SOURCE TEXT
╔══

On Fri, 24 Jul 2009 08:03:40 -0400, Cliff wrote:

[
Lawyer Bashing

1. The Post Office just recalled their latest stamps. They had pictures of
lawyers on them, and people couldn't figure out which side to spit on.
2. How can a pregnant woman tell that she's carrying a future lawyer? She has an
uncontrollable craving for baloney.

3. How does an attorney sleep? First he lies on one side, and then he lies on
the other.

4. How many lawyer jokes are there? Only three. The rest are true stories.

5. How many lawyers does it take to change a light bulb? How many can you
afford?

6. How many lawyers does it take to screw in a light bulb? Three, one to climb
the ladder, one to shake it, and the other one to sue the ladder company.

7. If a lawyer and an IRS agent were both drowning, and you could save only one
of them, would you go to lunch or read the paper?

8. What did the lawyer name his daughter? Sue.

9. What do you call 25 skydiving lawyers? Skeet.

10. What do you call a lawyer gone bad? Senator!

11. What do you call a lawyer with an IQ of 50? Your honor!

12. What do you throw to a drowning lawyer? His partners.

13. What does a lawyer use for birth control? His personality.

14. What happens when you cross a pig with a lawyer? Nothing! There are some
things a pig won't do.

15. What's the difference between a lawyer and a vulture? The lawyer gets
frequent flyer miles.

16. What's another difference between a lawyer and a vulture? Removable wing
tips.

17. Why does California have the most lawyers in the country while New Jersey
has the most toxic waste sites? New Jersey got first choice
]

The United Way realized that it had never received a donation from the
city's most successful lawyer. So a United Way volunteer paid the
lawyer a visit in his lavish office.

╚══

EXTRACTED DATA
╔══

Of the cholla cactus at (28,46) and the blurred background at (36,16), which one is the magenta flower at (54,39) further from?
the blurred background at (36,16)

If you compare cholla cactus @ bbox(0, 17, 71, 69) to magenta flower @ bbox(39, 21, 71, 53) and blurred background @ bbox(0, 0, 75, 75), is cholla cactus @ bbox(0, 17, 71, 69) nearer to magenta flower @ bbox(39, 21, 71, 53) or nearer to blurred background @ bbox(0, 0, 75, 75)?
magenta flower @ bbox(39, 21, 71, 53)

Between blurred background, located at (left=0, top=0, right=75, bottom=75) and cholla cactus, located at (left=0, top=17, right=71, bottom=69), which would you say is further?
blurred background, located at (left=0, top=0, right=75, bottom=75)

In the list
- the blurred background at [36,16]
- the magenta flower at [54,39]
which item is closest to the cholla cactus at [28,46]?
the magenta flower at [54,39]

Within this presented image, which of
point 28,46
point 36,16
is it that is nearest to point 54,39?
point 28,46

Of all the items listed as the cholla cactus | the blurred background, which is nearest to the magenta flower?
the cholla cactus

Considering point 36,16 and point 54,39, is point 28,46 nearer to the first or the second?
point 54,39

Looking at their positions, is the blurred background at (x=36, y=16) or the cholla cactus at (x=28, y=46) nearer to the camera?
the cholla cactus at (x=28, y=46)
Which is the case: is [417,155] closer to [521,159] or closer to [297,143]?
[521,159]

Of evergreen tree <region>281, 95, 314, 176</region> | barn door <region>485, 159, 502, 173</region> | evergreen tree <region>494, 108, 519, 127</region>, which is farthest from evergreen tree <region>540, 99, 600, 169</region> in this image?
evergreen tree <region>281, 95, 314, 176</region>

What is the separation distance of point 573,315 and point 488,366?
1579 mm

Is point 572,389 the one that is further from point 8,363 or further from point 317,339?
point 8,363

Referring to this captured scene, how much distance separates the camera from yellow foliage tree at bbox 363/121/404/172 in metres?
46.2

╚══

TASK REQUIREMENTS
1. Answer these questions on the lawyer jokes:
(a) Why did the Post Office recall its latest stamps?
(b) In the joke about screwing in a light bulb, what does the third lawyer do?
(c) Who paid the city's most successful lawyer a visit?
2. Rewrite the lawyer jokes between "15. What's the" and "his lavish office.", inclusive, substituting "buzzard" for "vulture".

YOUR RESPONSES
1.
(a) The stamps had pictures of lawyers on them, and people couldn't figure out which side to spit on.
(b) The third lawyer sues the ladder company.
(c) A United Way volunteer paid him a visit.

2.
15. What's the difference between a lawyer and a buzzard? The lawyer gets
frequent flyer miles.

16. What's another difference between a lawyer and a buzzard? Removable wing
tips.

17. Why does California have the most lawyers in the country while New Jersey
has the most toxic waste sites? New Jersey got first choice
]

The United Way realized that it had never received a donation from the
city's most successful lawyer. So a United Way volunteer paid the
lawyer a visit in his lavish office.